* **What to produce**: Please gather every line of the material below that contains the word "would" and copy each such line in full.

* **Exercise input**:
####################
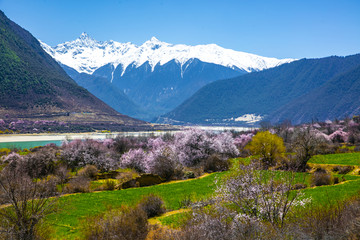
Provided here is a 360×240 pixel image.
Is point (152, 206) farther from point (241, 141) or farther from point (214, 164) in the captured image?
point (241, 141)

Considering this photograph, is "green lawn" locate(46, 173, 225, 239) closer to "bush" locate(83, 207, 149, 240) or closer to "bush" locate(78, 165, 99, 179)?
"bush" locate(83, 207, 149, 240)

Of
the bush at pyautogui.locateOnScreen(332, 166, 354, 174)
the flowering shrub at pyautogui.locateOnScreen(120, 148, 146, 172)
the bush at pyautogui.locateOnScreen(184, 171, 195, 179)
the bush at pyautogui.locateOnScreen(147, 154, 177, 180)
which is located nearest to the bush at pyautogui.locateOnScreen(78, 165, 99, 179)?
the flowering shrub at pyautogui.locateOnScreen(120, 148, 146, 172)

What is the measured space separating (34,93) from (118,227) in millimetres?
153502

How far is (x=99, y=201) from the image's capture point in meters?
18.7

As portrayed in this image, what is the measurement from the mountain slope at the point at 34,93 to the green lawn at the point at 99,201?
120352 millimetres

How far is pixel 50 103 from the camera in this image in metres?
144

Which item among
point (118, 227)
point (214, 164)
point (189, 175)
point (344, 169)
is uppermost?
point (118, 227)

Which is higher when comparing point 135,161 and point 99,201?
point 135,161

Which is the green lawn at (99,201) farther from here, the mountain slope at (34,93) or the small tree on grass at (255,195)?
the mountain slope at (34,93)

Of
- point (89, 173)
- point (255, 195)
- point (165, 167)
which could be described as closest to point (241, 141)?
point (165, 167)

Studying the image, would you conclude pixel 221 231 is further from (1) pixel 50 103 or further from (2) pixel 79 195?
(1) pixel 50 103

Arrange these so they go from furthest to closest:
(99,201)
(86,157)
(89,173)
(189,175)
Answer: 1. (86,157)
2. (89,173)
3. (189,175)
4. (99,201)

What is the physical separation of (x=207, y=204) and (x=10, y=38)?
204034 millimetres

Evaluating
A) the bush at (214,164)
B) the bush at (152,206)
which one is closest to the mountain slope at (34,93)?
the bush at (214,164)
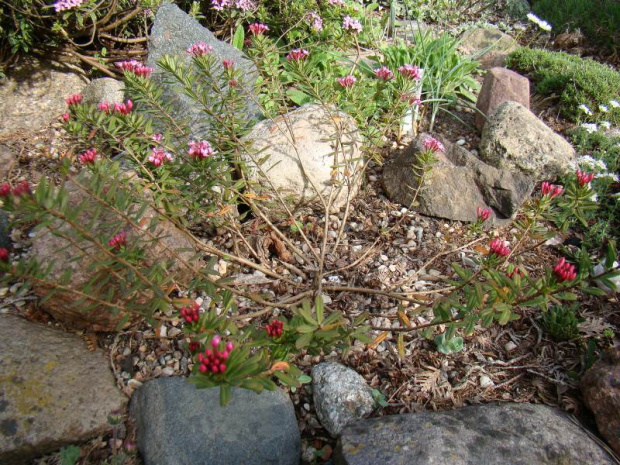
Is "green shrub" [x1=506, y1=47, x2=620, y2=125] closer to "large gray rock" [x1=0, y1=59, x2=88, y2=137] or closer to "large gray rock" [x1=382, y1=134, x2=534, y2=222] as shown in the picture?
####################
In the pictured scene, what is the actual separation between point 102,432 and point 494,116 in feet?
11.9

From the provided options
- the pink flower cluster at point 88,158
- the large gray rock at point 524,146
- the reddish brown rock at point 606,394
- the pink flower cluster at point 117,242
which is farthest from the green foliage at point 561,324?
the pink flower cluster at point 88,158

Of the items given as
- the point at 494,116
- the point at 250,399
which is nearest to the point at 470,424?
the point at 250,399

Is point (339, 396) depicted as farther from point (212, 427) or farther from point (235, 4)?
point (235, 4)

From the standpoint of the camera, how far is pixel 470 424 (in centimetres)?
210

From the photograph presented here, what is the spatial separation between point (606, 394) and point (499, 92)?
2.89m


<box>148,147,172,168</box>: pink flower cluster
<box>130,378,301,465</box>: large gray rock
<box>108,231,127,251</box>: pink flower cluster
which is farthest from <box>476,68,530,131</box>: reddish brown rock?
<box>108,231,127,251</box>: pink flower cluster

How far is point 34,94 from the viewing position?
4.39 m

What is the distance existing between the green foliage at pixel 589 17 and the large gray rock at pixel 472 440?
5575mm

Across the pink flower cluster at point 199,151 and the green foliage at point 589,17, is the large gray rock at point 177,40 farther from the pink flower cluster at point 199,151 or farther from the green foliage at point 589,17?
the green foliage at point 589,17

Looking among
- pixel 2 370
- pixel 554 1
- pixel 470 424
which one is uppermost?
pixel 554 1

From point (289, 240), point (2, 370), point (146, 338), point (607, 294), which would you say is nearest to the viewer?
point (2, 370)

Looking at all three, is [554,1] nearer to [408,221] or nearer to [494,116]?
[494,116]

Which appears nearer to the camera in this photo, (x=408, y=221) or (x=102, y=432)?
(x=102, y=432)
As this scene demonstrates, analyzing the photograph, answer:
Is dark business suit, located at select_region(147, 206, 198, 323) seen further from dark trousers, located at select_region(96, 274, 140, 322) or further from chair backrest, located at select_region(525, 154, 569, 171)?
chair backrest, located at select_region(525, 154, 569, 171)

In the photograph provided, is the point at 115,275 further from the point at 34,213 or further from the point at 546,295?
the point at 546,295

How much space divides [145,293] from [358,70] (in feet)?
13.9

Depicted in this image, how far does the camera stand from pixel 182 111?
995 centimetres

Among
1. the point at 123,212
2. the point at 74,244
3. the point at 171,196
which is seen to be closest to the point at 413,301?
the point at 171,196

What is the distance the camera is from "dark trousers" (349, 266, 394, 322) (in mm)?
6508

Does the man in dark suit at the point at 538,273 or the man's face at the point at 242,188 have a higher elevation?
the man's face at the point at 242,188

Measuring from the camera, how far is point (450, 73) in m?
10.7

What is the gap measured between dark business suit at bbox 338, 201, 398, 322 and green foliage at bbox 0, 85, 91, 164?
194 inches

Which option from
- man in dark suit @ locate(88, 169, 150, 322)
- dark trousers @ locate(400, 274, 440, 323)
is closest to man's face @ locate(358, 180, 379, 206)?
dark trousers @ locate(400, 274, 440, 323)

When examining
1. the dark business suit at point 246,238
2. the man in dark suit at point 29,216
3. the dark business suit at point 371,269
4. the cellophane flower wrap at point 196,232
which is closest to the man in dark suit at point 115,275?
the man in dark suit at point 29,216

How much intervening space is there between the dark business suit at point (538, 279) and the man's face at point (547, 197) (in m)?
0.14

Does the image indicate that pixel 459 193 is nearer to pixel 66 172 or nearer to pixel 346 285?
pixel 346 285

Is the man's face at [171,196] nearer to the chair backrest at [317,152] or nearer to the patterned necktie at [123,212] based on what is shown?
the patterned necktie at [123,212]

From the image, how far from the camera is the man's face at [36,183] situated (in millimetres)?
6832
####################
* **Answer**:
Studying the image, would you conclude pixel 221 231 is further from (1) pixel 50 103 or further from (2) pixel 79 195?
From point (289, 240), point (2, 370), point (146, 338), point (607, 294), which would you say is nearest to the viewer?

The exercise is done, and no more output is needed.